_Task to carry out:_ Repeat exactly, and only, the lines from the one containing "Is drywall surface" through the end of the records.

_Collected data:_
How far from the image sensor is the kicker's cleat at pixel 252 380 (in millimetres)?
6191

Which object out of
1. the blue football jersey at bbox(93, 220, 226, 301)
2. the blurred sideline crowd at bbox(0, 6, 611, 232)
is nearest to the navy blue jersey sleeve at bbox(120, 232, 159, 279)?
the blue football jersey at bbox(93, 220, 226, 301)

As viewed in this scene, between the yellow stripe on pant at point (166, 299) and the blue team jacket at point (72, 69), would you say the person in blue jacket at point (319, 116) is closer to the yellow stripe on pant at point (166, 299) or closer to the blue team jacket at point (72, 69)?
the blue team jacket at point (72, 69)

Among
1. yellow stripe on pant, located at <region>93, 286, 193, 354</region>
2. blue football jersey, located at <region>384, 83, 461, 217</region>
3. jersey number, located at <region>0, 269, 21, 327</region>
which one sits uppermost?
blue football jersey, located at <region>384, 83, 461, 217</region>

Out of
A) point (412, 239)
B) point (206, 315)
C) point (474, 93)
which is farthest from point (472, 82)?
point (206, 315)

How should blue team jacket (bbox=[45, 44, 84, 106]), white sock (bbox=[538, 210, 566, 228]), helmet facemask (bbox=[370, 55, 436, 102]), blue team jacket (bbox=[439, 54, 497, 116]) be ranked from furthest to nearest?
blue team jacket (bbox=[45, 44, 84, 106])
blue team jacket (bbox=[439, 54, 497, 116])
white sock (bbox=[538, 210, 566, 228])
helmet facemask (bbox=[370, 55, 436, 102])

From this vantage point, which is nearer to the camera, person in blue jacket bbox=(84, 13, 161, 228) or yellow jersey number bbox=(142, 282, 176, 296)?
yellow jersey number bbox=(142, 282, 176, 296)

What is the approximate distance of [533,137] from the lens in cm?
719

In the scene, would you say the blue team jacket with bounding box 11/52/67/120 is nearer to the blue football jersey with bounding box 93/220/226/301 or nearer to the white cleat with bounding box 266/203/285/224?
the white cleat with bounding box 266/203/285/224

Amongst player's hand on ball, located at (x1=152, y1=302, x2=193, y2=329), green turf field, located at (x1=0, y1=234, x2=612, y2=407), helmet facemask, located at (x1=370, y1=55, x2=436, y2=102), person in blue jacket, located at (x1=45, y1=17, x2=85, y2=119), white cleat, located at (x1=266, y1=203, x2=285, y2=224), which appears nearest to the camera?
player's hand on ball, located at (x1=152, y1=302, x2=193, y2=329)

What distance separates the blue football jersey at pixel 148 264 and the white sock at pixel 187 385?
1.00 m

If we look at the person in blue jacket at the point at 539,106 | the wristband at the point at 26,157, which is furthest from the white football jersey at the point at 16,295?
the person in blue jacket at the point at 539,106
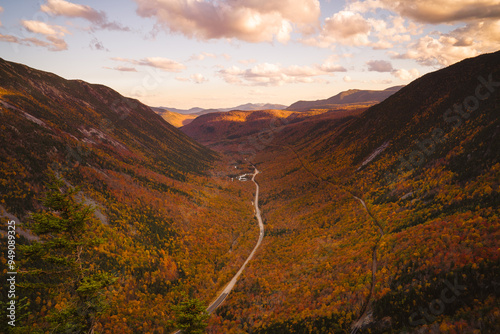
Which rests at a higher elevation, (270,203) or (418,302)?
(418,302)

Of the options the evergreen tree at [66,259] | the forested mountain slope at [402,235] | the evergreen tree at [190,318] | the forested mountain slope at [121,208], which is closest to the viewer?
the evergreen tree at [66,259]

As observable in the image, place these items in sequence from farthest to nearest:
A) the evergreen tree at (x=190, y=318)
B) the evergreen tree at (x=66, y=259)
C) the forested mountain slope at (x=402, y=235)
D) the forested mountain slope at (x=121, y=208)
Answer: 1. the forested mountain slope at (x=121, y=208)
2. the evergreen tree at (x=190, y=318)
3. the forested mountain slope at (x=402, y=235)
4. the evergreen tree at (x=66, y=259)

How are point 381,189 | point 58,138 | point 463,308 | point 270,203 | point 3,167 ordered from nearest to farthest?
point 463,308
point 3,167
point 381,189
point 58,138
point 270,203

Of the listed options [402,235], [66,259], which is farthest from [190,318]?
[402,235]

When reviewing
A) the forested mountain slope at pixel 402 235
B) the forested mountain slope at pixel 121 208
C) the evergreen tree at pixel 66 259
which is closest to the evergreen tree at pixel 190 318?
the forested mountain slope at pixel 121 208

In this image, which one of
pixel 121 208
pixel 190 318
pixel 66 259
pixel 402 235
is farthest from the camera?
pixel 121 208

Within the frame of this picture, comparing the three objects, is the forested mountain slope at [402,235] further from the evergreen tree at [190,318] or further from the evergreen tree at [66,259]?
the evergreen tree at [66,259]

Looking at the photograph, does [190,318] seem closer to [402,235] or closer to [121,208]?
[402,235]

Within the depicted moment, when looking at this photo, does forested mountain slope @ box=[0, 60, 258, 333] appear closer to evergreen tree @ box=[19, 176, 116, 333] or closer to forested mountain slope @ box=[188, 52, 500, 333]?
evergreen tree @ box=[19, 176, 116, 333]

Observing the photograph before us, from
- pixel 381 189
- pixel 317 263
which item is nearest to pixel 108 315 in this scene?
pixel 317 263

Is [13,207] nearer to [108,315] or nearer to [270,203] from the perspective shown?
[108,315]

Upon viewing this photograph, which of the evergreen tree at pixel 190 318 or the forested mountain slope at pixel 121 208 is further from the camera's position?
the forested mountain slope at pixel 121 208
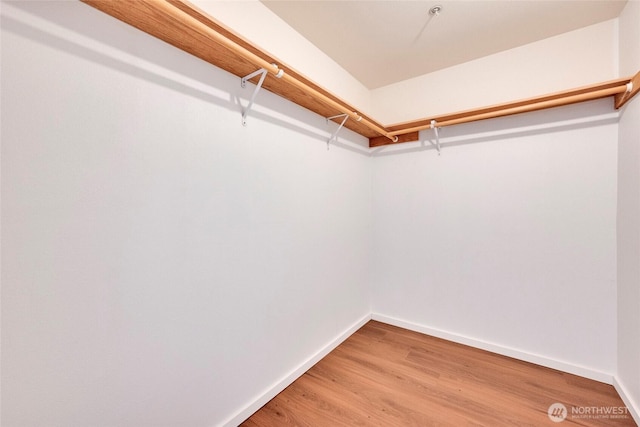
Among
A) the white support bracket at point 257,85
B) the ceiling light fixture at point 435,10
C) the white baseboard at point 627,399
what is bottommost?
the white baseboard at point 627,399

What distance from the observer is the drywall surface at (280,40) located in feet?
4.59

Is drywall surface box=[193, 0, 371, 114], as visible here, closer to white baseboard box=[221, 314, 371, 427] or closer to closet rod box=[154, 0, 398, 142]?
closet rod box=[154, 0, 398, 142]

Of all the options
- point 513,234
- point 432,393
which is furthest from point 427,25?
point 432,393

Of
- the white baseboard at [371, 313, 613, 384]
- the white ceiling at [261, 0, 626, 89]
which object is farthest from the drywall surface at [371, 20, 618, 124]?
the white baseboard at [371, 313, 613, 384]

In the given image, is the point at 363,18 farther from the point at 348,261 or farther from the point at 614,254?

_Written answer:_
Is drywall surface box=[193, 0, 371, 114], as visible here, closer to white baseboard box=[221, 314, 371, 427] or closer to closet rod box=[154, 0, 398, 142]?
closet rod box=[154, 0, 398, 142]

Of all the options
- point 513,234
- point 432,393
which is furthest from point 427,25?
point 432,393

Of
- the white baseboard at [371, 313, 613, 384]
- the white ceiling at [261, 0, 626, 89]
which object is farthest from the drywall surface at [371, 20, 618, 124]?
the white baseboard at [371, 313, 613, 384]

In the given image, is the point at 363,18 farther from the point at 348,261 or farther from the point at 614,254?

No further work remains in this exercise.